Last week I attended and spoke at CodeMash for the first time. For those unaware – and I was until last year – CodeMash is a community run effort that just wrapped its fifth year. Unlike most of the conferences I attend, there wasn’t much PHP and instead there was a heavy focus on .Net, Rails, and various functional languages. In fact, the only prominent PHPers in attendance were Elizabeth Naramore, Chris Hartjes, and organizer W. Jason Gilmore.
I gave two sessions during the week. The first was “Functional Flex” which despite tweaking and adjusting, I’m not still not happy with. When it’s a single session – instead of a tutorial – I only get to hit the high points and touch on concepts instead of live coding. Live coding is fun.. no seriously.
My second session was “Unit Testing Strategies” [slides available here] which was an update on my session from CodeWorks 2010. This session is fun because I get to talk about what we learned and where we screwed up within web2project. If you look at the slides, please realize that page 2 was delivered with a joke.
The Good
The sheer number and variety of sessions was great.

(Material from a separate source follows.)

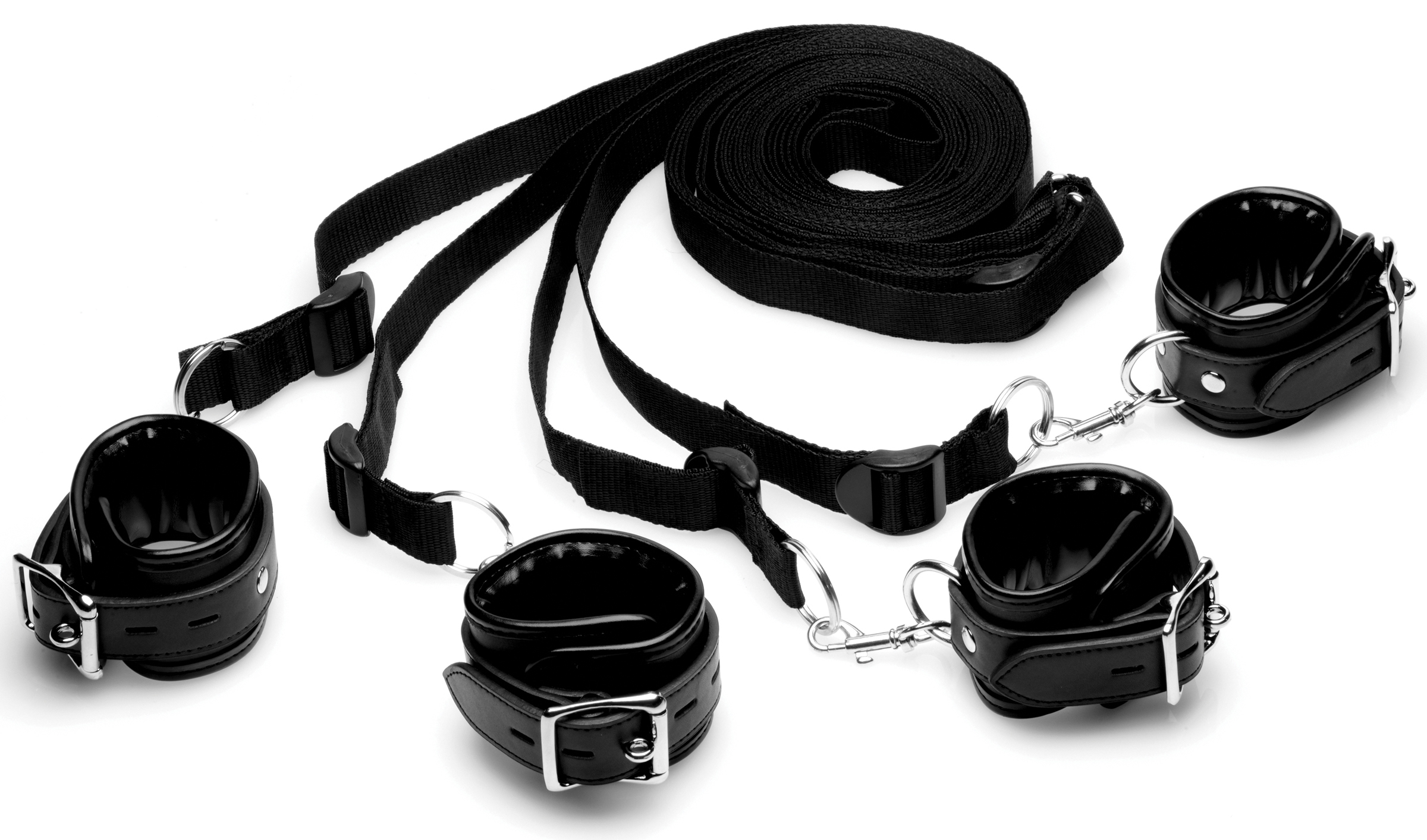 XR Brands - Bed Restraint Kit - Bondage & Fetish Toys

I attended topics covering the more DevOps angle of massive deployments and management to an overview on UX design to a couple on team building and culture and even a hallway session on The Doctor. I’m happy to say that everyone was very passionate on their subject and it came through in just about every talk. The Scala guy did an interesting thing too.. instead of live coding, he ran a video of his coding and then narrated in real time. It was really well-done though I realized that I had no interest in Scala.
I have to admit that I was hesitant about the venue – Kalahari – or also known as the indoor waterpark.. in northern Ohio.. in January. When I got off the plane in Cleveland to find six inches of snow and more falling, I was even more doubtful. All of that said, I can confidently say that I was 100% wrong. Once Mark J Brown (Product Manager for Microsoft’s Web Platform) tipped me off that there was a bar in the hottub, I was completely and totally sold.

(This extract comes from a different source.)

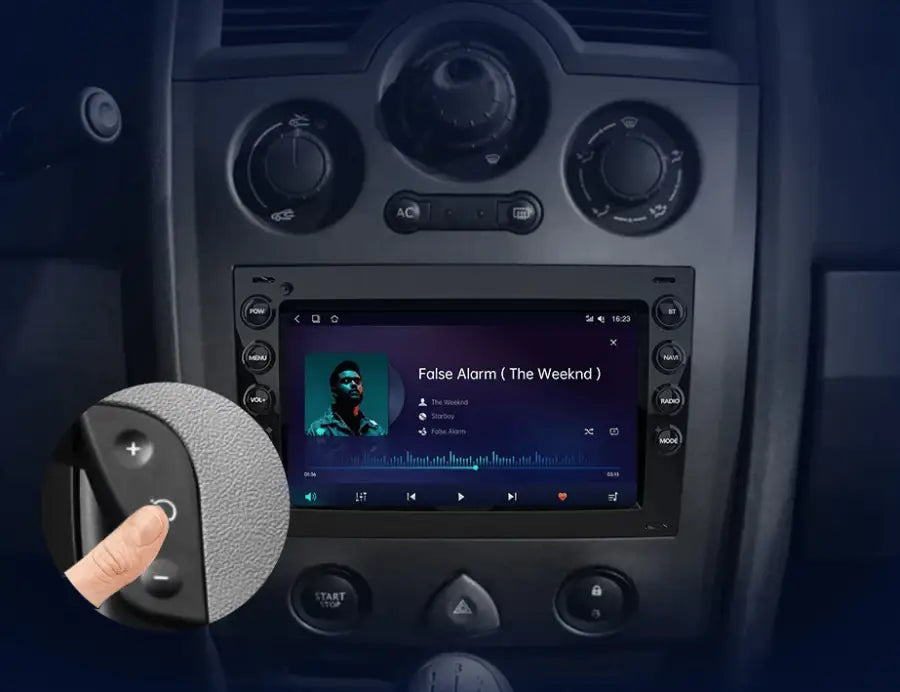 Radio do Renault Megane 2 od 2002 - 2009 CarPlay i Android Auto 2DIN Multimedia - 4G GPS - Multigenus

Also, the staff at the Kalahari was great and made sure we were always stocked with caffeine. Bravo.
I caught two Open (hallway) Sessions that were great. I noticed a few things that I’ll have to steal borrow if I run an unconference any time soon. *cough*tek11*cough*
Finally, kudos to my friend and colleague Josh Holmes who got to launch Microsoft’s Web Matrix. It was the first time a non-Executive had launched a product line and the first launch at a community event. He even managed to get Ryan Ozimek, President of Open Source Matters which leads the Joomla project. And apparently I was caught on the live stream in front of 45 billion viewers (estimated).
The Bad
My biggest criticism of the sessions was the lack of context for a few. The title of the session implied the overview of a concept but the actual session was an overview of a project that does the concept. It was even worse when the project being described implied a deep understanding of the concept after all.. This was annoying at minimum and a waste of time in a couple cases. Realistically, I think better labelling could resolve it.
Further, some of the sessions were poorly matched to room size. The Netflix cloud session was standing room only and still three people deep. You couldn’t even move without stepping in someone’s way. Regardless, it was a great session. If the organizers get some sort of “I’m interested in this” vote on sessions a month or two in advance, they can resolve some of this easily.
Internet access was abysmal but managed to stay up. With 700+ geeks and probably 1000+ devices, I was impressed that it stayed up at all. Unfortunately, it made tweeting awkward. Even worse, there are a few twitpics that I sent that still haven’t shown up..
The Ugly
There was no way to give feedback to speakers. In the PHP community, I’ve been spoiled by Joind.in but there wasn’t an equivalent here. I’d like to give feedback to a few speakers and would love to collect feedback of my own.. but other than hoping people email me, I have no options. Disappointing.
The buffet lines were a mess. Since they were set up around the main hall – a giant square – you couldn’t see the other lines around the corner.. so you might see one buffet line 50 people deep while the next station was nearly empty. I think they could solve this with an announcement or two at the opening.
The dinner keynote from Ford was uninteresting to be polite. The content itself was impressive for what they’re doing but years behind 95% of the audience. I left 15 minutes into it and took a nap to prepare for the night time chaos. I’ve heard there were some awkward moments where he chided the audience for talking but when you have hundreds of geeks sitting around tables, what do you expect? There’s already been some discussion on the conference mailing list, so I suspect they’ll get this resolved for next year.
Overall, CodeMash was a blast. It was well-organized, educational, fun, and the odd venue was a great change of pace. The organizers did a good job and I look forward to submitting for next year. Personally, I’d like to see more of a PHP presence both to contribute and borrow ideas from the other communities.